--- What the exercise asks ---
Convert the stretch of records from the line containing "How far is white" through the end of the records into a two-column CSV with the headers input and output. Each row should hold one record's text and its answer, each in a single quoted field with line breaks replaced by spaces.

-.-.-

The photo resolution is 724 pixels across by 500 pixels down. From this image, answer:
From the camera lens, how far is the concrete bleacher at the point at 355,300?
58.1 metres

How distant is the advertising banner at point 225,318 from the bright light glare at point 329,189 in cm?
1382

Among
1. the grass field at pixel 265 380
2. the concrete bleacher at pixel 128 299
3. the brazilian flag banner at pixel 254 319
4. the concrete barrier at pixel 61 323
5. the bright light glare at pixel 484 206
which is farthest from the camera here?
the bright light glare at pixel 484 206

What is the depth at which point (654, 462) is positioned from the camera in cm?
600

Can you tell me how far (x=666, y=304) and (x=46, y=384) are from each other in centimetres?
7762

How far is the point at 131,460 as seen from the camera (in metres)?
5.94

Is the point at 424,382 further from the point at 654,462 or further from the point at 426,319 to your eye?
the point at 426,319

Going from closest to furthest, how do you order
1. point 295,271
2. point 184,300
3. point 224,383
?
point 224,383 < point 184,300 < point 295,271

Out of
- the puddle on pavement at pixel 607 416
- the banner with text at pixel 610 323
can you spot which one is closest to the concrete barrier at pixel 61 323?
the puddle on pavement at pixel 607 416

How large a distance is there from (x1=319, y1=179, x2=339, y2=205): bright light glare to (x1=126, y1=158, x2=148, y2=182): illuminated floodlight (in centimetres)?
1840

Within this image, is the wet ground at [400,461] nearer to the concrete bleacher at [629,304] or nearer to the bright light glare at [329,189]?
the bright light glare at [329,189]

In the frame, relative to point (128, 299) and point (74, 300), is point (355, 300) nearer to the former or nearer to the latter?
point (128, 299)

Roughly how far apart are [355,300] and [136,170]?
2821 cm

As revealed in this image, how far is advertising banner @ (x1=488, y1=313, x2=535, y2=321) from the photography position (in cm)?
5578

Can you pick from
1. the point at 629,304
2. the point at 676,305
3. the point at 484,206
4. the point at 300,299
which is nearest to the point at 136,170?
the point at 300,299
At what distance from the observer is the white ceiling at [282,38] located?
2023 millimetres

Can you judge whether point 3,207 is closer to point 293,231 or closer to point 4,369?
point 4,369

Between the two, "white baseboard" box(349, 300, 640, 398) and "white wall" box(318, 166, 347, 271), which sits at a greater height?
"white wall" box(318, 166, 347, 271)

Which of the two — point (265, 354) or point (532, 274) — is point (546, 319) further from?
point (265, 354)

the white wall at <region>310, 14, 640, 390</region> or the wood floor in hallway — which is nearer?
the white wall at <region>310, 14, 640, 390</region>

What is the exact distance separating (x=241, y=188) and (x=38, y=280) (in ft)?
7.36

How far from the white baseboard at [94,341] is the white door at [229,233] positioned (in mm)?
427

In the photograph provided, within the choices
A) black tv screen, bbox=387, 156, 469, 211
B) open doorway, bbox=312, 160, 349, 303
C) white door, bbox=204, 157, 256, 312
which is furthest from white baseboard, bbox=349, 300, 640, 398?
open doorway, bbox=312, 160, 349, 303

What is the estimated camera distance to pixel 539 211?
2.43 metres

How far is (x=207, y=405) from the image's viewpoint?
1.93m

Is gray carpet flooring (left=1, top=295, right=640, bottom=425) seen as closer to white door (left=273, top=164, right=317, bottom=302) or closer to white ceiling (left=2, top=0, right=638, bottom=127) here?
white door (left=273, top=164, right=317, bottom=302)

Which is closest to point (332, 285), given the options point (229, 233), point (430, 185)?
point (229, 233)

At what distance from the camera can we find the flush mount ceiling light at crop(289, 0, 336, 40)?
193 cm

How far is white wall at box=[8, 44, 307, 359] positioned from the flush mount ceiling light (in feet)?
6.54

-.-.-

--- Solution to this task ---
input,output
"How far is white wall at box=[8, 44, 307, 359] positioned from the flush mount ceiling light (in feet)?","6.54"